As I passed by her I started to talk to her about her bike, asking her what kind of bike it was, how old it is, and other bicycle related questions.  Carol was an easy going cyclist and talking with her felt natural and familiar.  She told me that she was with a group of riders who were much faster than her.  One of two of the riders in her crew had gotten flat tires at the start of the ride and were eager to make up time, leaving her to ride alone.  Since I didn't have a partner or crew, I said she was welcome to ride along with me, unless I kept her back!  She thought I was a faster rider and I was thinking that she was the more fit/fast rider!  We were a good matched pair.

We pedaled together for 2/3rds of the trip, sharing water, Advil, snacks and lots of stories. We had a comfortable and easy pace, cycling and talking.  During the ride and especially after, I knew that the this was how the day was meant to play out for me.  I'm not sure which one of us enjoyed the company more, I think it was mutual.  I loved the casual camaraderie and the way we could just share stories.  In someways I think it was an adventure and a mitzvah for the both of us.  
George, aka Guy Smiley
I met other riders along the way too, exchange a few moments pleasantries about the scenery, our bikes, jerseys and other cycling topics.  One guy along the ride kept riding past me and making small, cheeky conversation, such as, he likes rides like this because he can meet cute girls.  My response was, "I'm sure you can!"  Little did I realize that he was one of my "Morning Biking Regulars" that I see when I do my morning loops around the Schuylkill River.  I was wearing a very recognizable and unique bike jersey, that has on the back of it, "Petroleum is Satan's Energy Drink"  It's not a sentiment that I'd necessarily seek to emblazon across my back, I like the jersey because it was inexpensive, fits well, and feels comfortable.  So, I was recognizable to George, who we call Guy Smiley.  I didn't recognize him until the third rest stop when he stopped me, shook my and asked me to tell him my name again.  Every time I see George, he's wearing a different kit (shirt/helmet) and glasses and he rides a lot of different bikes.  He's not as recognizable in his different garb each morning; he sure wasn't someone I'd expected to see on this charity ride but I sure am glad he recognized me and made the point to talk to me several times until I responded to him!

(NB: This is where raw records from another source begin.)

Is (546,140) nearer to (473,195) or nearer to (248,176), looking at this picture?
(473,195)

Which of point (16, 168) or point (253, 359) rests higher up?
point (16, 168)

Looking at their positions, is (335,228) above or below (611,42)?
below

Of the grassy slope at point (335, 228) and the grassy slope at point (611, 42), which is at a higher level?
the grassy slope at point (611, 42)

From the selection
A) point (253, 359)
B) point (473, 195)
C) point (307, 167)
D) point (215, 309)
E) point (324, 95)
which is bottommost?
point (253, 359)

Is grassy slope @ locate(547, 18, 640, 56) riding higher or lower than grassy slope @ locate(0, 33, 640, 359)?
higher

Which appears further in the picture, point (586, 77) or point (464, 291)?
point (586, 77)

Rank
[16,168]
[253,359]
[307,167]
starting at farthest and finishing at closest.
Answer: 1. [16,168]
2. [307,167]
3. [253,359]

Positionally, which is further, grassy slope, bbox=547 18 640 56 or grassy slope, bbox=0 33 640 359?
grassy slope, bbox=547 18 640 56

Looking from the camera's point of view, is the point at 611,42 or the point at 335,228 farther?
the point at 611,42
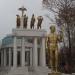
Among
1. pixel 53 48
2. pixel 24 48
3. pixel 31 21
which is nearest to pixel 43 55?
pixel 24 48

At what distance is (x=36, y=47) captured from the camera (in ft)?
138

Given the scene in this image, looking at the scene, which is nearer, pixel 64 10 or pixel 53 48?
pixel 53 48

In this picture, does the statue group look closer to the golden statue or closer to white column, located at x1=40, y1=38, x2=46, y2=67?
white column, located at x1=40, y1=38, x2=46, y2=67

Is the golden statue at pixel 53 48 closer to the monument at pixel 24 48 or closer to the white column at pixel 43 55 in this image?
the monument at pixel 24 48

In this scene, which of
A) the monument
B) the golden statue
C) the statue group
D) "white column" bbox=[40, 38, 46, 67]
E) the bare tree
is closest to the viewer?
the golden statue

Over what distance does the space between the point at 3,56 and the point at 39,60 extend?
415 inches

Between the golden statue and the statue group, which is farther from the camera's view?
the statue group

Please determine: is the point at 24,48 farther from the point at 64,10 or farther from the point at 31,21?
the point at 64,10

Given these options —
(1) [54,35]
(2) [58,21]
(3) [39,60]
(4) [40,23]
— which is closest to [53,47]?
(1) [54,35]

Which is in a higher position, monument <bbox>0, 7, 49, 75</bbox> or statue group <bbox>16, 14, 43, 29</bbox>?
statue group <bbox>16, 14, 43, 29</bbox>

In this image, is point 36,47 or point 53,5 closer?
point 53,5

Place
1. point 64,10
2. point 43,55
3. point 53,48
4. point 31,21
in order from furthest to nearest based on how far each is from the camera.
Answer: point 43,55
point 31,21
point 64,10
point 53,48

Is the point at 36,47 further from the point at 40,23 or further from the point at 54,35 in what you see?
the point at 54,35

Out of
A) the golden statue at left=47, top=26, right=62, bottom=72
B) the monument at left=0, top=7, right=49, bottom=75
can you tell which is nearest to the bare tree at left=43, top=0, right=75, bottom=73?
the monument at left=0, top=7, right=49, bottom=75
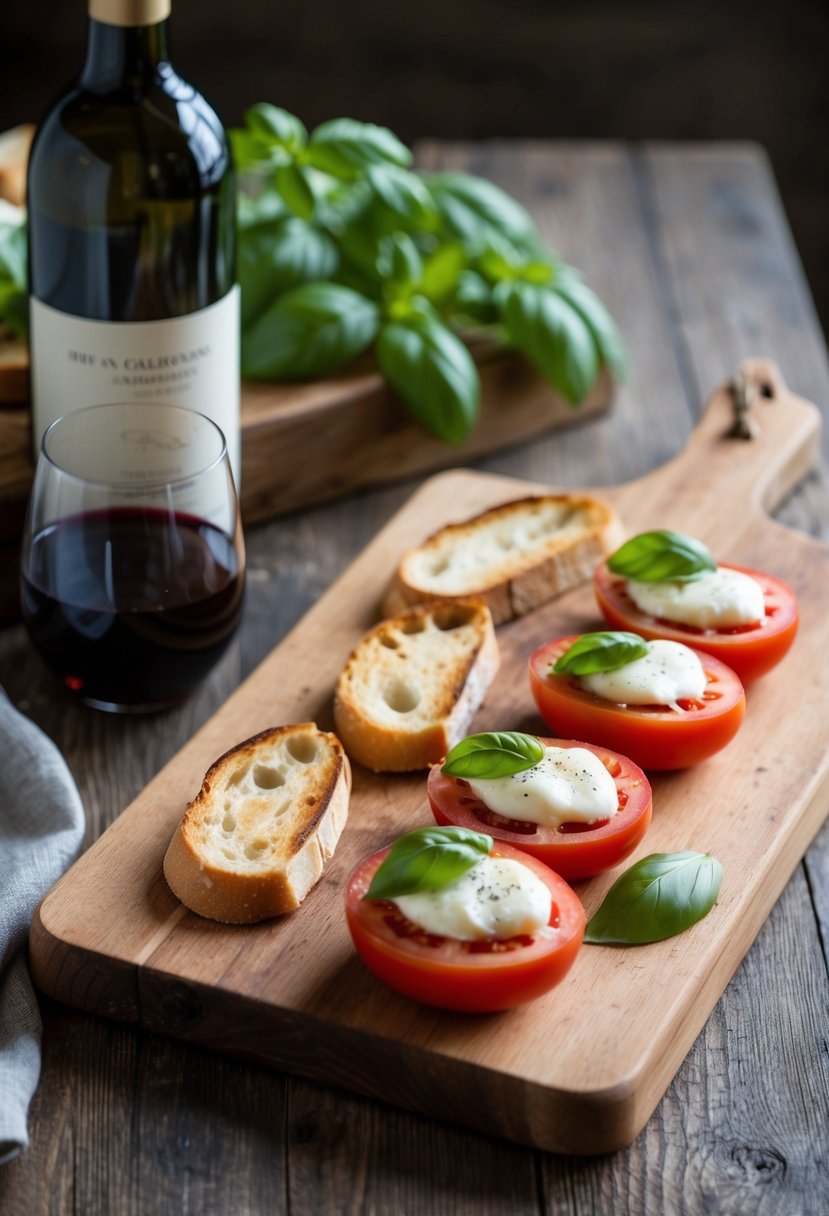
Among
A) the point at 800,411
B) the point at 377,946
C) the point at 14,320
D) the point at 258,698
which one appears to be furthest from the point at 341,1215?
the point at 800,411

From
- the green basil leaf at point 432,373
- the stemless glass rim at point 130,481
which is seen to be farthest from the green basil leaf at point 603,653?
the green basil leaf at point 432,373

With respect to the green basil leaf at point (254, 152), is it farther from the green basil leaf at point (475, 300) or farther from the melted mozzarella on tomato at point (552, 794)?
the melted mozzarella on tomato at point (552, 794)

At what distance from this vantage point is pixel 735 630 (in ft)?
6.15

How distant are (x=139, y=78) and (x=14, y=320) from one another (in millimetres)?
577

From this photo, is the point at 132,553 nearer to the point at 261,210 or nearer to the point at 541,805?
the point at 541,805

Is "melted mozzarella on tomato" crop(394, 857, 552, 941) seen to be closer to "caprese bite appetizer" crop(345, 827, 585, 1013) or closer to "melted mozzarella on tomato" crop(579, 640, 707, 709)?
"caprese bite appetizer" crop(345, 827, 585, 1013)

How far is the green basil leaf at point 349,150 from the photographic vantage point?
241 centimetres

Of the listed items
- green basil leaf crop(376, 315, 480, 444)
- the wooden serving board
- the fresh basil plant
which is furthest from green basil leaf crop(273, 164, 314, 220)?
the wooden serving board

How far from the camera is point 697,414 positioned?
2.79 meters

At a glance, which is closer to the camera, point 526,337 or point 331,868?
point 331,868

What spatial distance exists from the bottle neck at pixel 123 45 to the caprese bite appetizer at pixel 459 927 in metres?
1.05

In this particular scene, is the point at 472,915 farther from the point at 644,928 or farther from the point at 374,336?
the point at 374,336

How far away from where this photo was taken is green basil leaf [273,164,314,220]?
2.39 metres

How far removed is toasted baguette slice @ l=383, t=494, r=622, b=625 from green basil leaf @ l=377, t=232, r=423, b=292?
1.70 feet
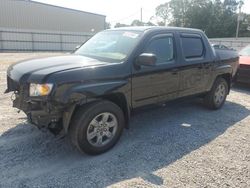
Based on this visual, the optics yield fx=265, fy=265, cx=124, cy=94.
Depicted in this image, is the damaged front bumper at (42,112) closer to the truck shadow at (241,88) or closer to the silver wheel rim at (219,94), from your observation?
the silver wheel rim at (219,94)

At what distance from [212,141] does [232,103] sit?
9.65 feet

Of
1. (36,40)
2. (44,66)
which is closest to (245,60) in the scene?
(44,66)

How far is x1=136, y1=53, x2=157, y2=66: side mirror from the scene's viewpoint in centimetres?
377

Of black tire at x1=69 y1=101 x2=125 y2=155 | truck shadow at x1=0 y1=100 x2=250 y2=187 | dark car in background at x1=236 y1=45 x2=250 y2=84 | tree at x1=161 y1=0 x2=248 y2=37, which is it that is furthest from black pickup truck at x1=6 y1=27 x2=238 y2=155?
tree at x1=161 y1=0 x2=248 y2=37

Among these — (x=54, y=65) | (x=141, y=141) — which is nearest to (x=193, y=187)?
(x=141, y=141)

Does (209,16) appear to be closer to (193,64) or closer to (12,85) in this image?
(193,64)

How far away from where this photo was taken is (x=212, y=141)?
4430mm

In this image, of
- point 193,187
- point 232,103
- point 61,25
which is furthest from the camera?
point 61,25

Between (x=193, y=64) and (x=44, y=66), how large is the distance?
2.89m

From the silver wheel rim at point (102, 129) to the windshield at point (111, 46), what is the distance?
878 millimetres

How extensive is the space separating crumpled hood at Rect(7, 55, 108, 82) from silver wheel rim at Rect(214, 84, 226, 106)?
11.1 ft

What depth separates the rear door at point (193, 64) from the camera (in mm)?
4957

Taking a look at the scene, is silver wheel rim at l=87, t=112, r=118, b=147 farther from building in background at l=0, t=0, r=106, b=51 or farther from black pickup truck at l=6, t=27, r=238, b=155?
building in background at l=0, t=0, r=106, b=51

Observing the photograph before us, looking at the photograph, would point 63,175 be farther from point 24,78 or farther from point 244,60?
point 244,60
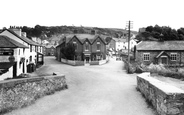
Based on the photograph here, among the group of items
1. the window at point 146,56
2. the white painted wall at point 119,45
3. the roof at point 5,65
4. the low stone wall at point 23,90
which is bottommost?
the low stone wall at point 23,90

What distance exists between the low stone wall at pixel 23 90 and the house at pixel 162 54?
84.2 ft

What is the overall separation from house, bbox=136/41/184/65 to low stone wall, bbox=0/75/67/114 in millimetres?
25668

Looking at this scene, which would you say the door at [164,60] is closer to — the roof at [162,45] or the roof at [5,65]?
the roof at [162,45]

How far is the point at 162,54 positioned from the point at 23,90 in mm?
31341

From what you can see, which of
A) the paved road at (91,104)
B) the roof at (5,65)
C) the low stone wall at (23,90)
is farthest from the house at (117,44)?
the low stone wall at (23,90)

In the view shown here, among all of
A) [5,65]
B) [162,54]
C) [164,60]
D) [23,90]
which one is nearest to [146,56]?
[162,54]

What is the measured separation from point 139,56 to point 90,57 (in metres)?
13.9

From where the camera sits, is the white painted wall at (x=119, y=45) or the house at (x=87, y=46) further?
the white painted wall at (x=119, y=45)

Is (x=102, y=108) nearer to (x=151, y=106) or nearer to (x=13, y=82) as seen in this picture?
(x=151, y=106)

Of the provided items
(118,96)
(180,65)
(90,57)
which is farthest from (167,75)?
(90,57)

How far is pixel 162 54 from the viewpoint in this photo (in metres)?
33.4

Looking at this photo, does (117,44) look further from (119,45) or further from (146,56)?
(146,56)

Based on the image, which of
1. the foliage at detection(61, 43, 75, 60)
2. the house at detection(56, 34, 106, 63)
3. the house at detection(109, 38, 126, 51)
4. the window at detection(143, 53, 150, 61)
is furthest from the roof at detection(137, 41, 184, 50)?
the house at detection(109, 38, 126, 51)

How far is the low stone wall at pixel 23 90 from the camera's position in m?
8.57
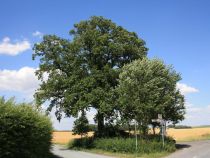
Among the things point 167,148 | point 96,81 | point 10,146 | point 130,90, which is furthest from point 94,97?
point 10,146

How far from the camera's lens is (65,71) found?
52.2 meters

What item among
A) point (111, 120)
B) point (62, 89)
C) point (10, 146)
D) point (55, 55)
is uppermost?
point (55, 55)

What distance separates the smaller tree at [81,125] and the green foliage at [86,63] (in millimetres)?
1532

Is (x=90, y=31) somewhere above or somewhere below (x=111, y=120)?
above

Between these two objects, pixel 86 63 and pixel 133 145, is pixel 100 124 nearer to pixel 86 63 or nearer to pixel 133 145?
pixel 86 63

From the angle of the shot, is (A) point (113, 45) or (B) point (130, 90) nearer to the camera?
(B) point (130, 90)

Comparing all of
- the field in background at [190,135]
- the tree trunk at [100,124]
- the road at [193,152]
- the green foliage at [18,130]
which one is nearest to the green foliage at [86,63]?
the tree trunk at [100,124]

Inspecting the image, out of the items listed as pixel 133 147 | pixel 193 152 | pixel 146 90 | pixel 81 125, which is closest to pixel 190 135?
pixel 81 125

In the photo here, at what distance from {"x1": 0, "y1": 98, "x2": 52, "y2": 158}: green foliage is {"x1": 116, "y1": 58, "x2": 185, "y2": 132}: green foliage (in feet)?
64.8

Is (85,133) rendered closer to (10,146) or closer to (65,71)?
(65,71)

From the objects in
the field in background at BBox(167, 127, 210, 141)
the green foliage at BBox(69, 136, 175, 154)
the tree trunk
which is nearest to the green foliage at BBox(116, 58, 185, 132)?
the green foliage at BBox(69, 136, 175, 154)

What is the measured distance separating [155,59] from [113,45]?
6.51 metres

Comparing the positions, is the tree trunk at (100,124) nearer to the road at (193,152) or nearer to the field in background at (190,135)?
the road at (193,152)

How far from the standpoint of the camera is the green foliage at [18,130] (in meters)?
18.7
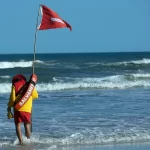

This was the best group and the best charity organized ride I've done.  I'm looking forward to doing it again next year and I hope that I can raise more than the $300 my generous friends and family contributed to making this event happen for me.  More than the fun, I genuinely believe in the charities that the money supports.  I'm always a bit hesitant to ask people to give to these sorts of events, having heard once you are asking your friends to help pay for your hobby.  Yes, that may be true to some degree, but if the charity event is near and dear to your heart, then the money is being well spent for a worthwhile cause.